#### [本文抜粋]
----

激化する月ビジネス競争の中で、またひとつ新たな挑戦が始まった。
米ファイアフライ・エアロスペースが開発した月着陸機「ブルー・ゴースト」が2025年1月15日、ロケットで月へ向かって飛び立った。
早ければ3月2日にも月面着陸に挑む予定で、同社にとって初の月面着陸であるだけでなく、民間企業として史上初めての“完全成功”を目指す、重要なミッションである。
ファイアフライのブルー・ゴースト
ファイアフライ・エアロスペース(Firefly Aerospace)は、2014年創業の宇宙企業で、米国テキサス州に拠点を構える。
同社は主に、ロケットの開発と運用を手がけており、2021年から小型ロケット「アルファ」を開発しているほか、現在は大型ロケット「MLV」を開発している。
また、月着陸機の開発にも注力している。米国航空宇宙局(NASA)が中心となって進める国際有人月探査計画「アルテミス」では、月への物資輸送を民間に委託する方針で、ファイアフライをはじめいくつもの企業が、自社製の月着陸機による月面着陸と、それによる継続的な月輸送ビジネスの確立を目指している。
同社が開発した月着陸機「ブルー・ゴースト」は、高さ2m、幅3.5m、打ち上げ時質量は約1500kgで、小型の乗用車くらいの大きさがある。月面へ最大155kgの輸送能力をもっている。
電力は太陽電池でまかない、最大400Wを生成できる。月の夜を乗り越える「越夜(えつや)」能力はない。月は昼と夜を2週間ごとに繰り返しており、夜の間は極低温になるため、専用のヒーターなどがないと越夜は難しい。そのため、ブルー・ゴーストは基本的には昼の期間だけ運用することを想定している。
ブルー・ゴーストとは、米国に生息するホタルの一種「Phausis reticulata」に由来している。このホタルは青(緑)の光を放つことから、ブルー・ゴーストという別名でも知られる。
ブルー・ゴースト ミッション1の概要と目的
今回の「ミッション1 (M1)」では、地球から月への飛行、そして月面着陸などの技術を実証する。ファイアフライは「ゴースト・ライダーズ・イン・ザ・スカイ」という愛称もつけている。これは米国の有名なカントリー・ソングのタイトルに由来している。
ブルー・ゴーストM1は、日本時間1月15日15時11分39秒(米東部標準時1時11分39秒)、スペースXの「ファルコン9」ロケットで、NASAケネディ宇宙センターから打ち上げられた。ロケットは順調に飛行し、ブルー・ゴーストを地球周回軌道へ投入した。

----

#### [提供情報]
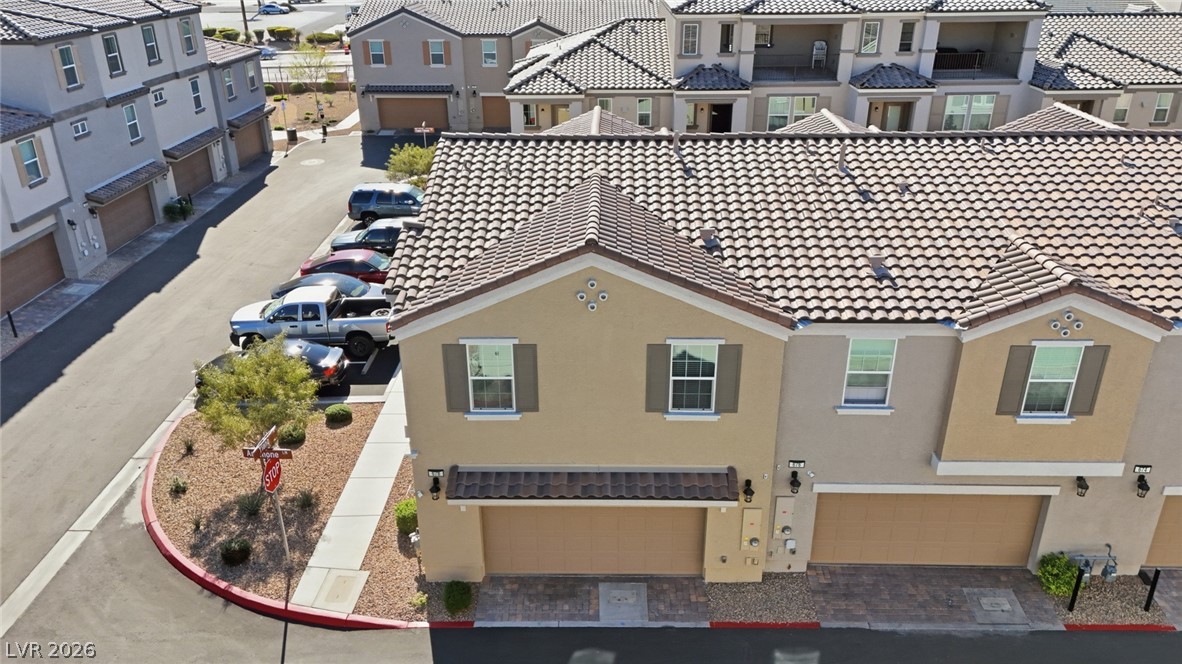 Image of house photo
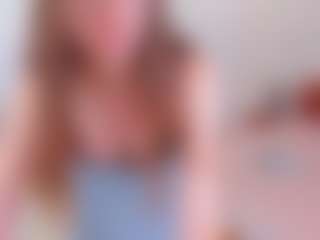 Pantyhose_Lizz's Live Sex Cam Show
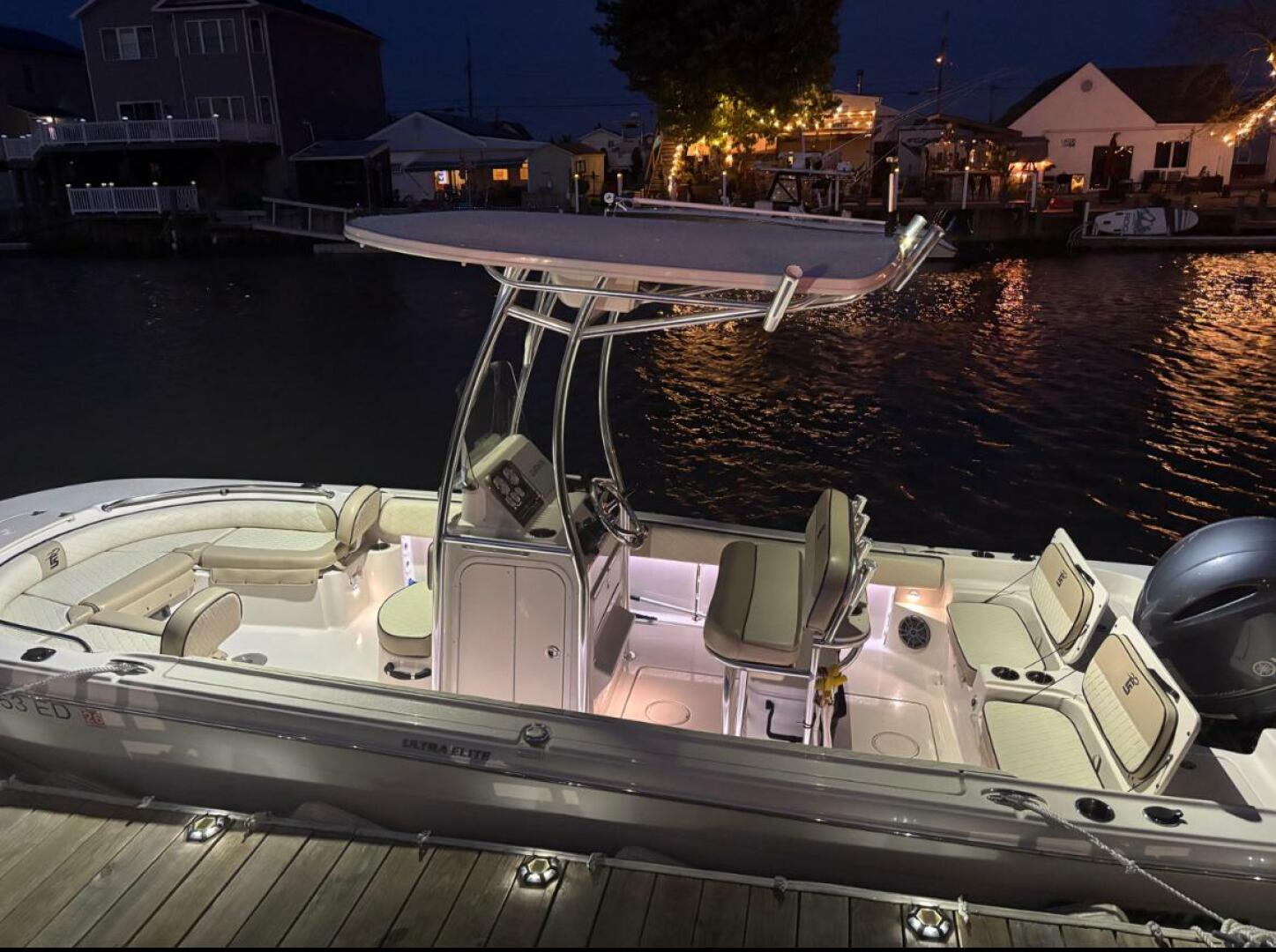 Slide: The Image of Carolina 21 Ultra Elite 2022 - 5511586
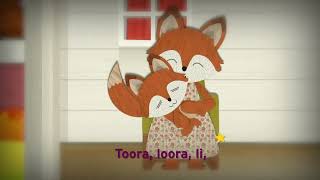 Toora Loora Loora [upl. by Westney]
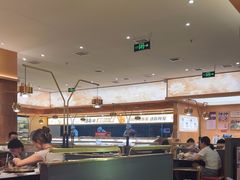 -热辣宗师·串串火锅(万达金街店)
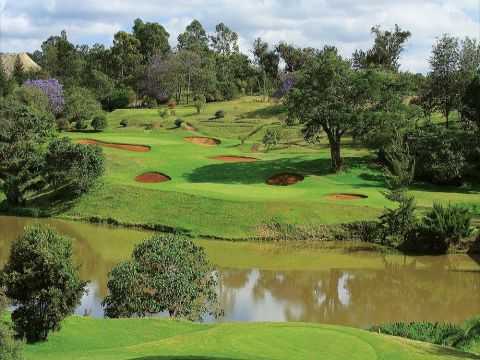 Muthaiga Golf Club - Kenya Course photo (1).jpg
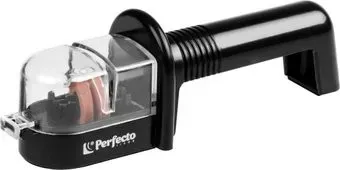 Perfecto Linea Handy X 21-352101
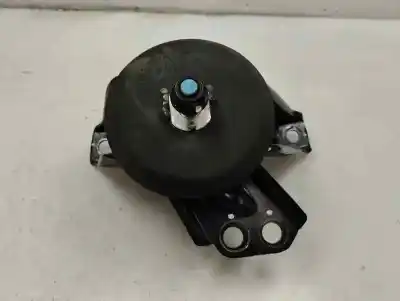 Peça sobressalente para automóvel em segunda mão Suporte Motor por HYUNDAI TUCSON 1.7 CRDi CAT Referências OEM IAM 21810-D3200  2018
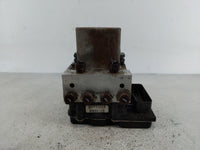 2009-2011 Buick Enclave Anti-Lock Brake ABS Pump Module Actuator OEM P/N:25845346 Fits Fits 2008 2009 2010 2011 OEM Used Aut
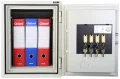 TECHNOFIRE 40 SE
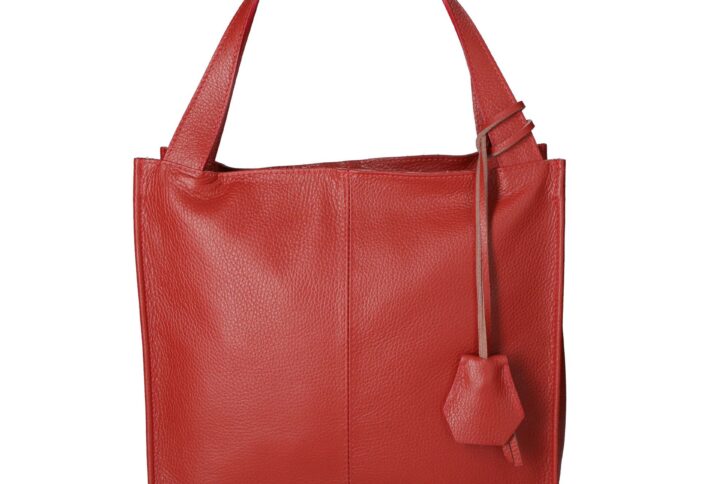 Roberta Rossi 3311-D08_ROSSO_RED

----

#### [取り組む課題]
- A) ブルー・ゴーストの記事にある「ファイアフライ・エアロスペース(Firefly Aerospace)は、2014年創業の宇宙企業で、米国テキサス州に拠点を構える。」を英語にするとどうなりますか。
- B) ブルー・ゴーストの記事を最後の文の後から引き継ぎ、続きを書いてください。

#### [解答例]
- A) Firefly Aerospace is a space company founded in 2014 and based in Texas, United States.

- B)
なお、打ち上げには日本のispaceの「HAKUTO-R ミッション2」が相乗りしていた。両者は異なる軌道を飛び、ミッションや着陸地点も異なる。
ブルー・ゴーストはロケットからの分離後、まず地球周回軌道を回り、25日間にわたって機器の試験などを行いながら、徐々に軌道高度を上げていく。
その後、2月10日ごろに地球周回軌道から脱出し、月へ向かう遷移軌道に乗る。4日かけて月に接近し、月の周回軌道に入る。その後、16日間にわたって機器の調整や校正などを行い、月面着陸に向けた準備を整える。
そして、早ければ3月2日にも月面着陸に挑む。降下と着陸には、同社が開発した「De Souza」という自律航行システムが用い、完全に自動で行う。
着陸場所は、月の表側の北東部にある「危難の海(Mare Crisium)」の、「ラトレイユ山(Mons Latreille)」付近に設定されている。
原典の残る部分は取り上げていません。